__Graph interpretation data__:
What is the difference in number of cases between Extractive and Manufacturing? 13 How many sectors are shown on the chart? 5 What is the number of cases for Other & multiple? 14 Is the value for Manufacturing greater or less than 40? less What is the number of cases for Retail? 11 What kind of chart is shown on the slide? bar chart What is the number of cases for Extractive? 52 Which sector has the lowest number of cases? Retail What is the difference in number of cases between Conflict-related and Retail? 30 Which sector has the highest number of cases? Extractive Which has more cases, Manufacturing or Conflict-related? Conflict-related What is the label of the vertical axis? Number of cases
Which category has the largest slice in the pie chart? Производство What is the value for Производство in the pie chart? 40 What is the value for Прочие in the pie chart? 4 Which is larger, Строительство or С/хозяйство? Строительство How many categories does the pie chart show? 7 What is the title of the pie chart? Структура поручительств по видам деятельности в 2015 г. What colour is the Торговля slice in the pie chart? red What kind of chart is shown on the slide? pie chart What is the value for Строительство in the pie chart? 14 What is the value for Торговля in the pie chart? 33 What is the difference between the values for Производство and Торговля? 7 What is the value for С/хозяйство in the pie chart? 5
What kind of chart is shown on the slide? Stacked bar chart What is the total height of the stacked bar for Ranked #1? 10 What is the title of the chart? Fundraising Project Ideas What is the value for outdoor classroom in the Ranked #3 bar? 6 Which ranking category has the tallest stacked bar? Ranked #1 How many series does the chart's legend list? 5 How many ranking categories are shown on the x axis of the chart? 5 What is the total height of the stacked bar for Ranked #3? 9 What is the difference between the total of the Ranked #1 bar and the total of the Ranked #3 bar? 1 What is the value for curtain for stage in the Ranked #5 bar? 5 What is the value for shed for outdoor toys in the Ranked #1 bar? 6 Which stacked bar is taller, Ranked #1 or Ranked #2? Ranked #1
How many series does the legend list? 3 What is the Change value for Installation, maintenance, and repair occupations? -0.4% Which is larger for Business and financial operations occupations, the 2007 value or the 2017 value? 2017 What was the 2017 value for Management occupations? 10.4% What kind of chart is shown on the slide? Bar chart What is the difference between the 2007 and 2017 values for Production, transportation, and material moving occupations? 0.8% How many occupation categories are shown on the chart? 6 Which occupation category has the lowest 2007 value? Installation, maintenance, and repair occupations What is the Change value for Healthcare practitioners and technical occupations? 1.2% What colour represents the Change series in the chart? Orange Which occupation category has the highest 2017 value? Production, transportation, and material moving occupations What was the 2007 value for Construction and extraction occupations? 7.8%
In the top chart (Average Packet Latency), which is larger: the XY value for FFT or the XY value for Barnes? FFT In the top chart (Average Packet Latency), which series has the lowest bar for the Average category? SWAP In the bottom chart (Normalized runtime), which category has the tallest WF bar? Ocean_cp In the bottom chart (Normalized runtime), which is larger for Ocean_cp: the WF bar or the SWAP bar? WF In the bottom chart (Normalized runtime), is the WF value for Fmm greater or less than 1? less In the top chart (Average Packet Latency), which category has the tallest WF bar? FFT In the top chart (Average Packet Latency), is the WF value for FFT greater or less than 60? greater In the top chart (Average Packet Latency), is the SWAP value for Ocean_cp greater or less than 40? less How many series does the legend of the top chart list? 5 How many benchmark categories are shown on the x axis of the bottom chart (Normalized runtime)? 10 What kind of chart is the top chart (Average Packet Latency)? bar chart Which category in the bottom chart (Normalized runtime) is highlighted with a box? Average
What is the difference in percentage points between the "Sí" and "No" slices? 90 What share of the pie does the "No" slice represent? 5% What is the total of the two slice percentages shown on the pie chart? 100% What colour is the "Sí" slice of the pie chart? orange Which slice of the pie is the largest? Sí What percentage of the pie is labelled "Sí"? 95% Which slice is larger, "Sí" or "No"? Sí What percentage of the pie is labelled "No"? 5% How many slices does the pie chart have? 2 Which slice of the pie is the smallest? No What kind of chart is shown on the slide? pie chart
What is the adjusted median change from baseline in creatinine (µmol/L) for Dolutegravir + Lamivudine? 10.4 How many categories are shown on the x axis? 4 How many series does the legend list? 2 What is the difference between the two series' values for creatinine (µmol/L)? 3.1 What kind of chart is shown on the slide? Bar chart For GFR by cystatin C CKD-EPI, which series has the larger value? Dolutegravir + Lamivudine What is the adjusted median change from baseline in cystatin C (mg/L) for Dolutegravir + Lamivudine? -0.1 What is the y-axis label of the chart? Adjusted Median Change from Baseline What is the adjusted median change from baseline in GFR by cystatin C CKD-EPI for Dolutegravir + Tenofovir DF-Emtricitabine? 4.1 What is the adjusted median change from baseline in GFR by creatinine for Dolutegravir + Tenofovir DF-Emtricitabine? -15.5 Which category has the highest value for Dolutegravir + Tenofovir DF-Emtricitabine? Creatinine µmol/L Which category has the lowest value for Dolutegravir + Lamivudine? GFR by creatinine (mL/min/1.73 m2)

__Task instructions__: Gather every line of the data above that contains the string "slices", treating uppercase and lowercase as different.

__Answer to this exercise__:
What is the difference in percentage points between the "Sí" and "No" slices? 90 What share of the pie does the "No" slice represent? 5% What is the total of the two slice percentages shown on the pie chart? 100% What colour is the "Sí" slice of the pie chart? orange Which slice of the pie is the largest? Sí What percentage of the pie is labelled "Sí"? 95% Which slice is larger, "Sí" or "No"? Sí What percentage of the pie is labelled "No"? 5% How many slices does the pie chart have? 2 Which slice of the pie is the smallest? No What kind of chart is shown on the slide? pie chart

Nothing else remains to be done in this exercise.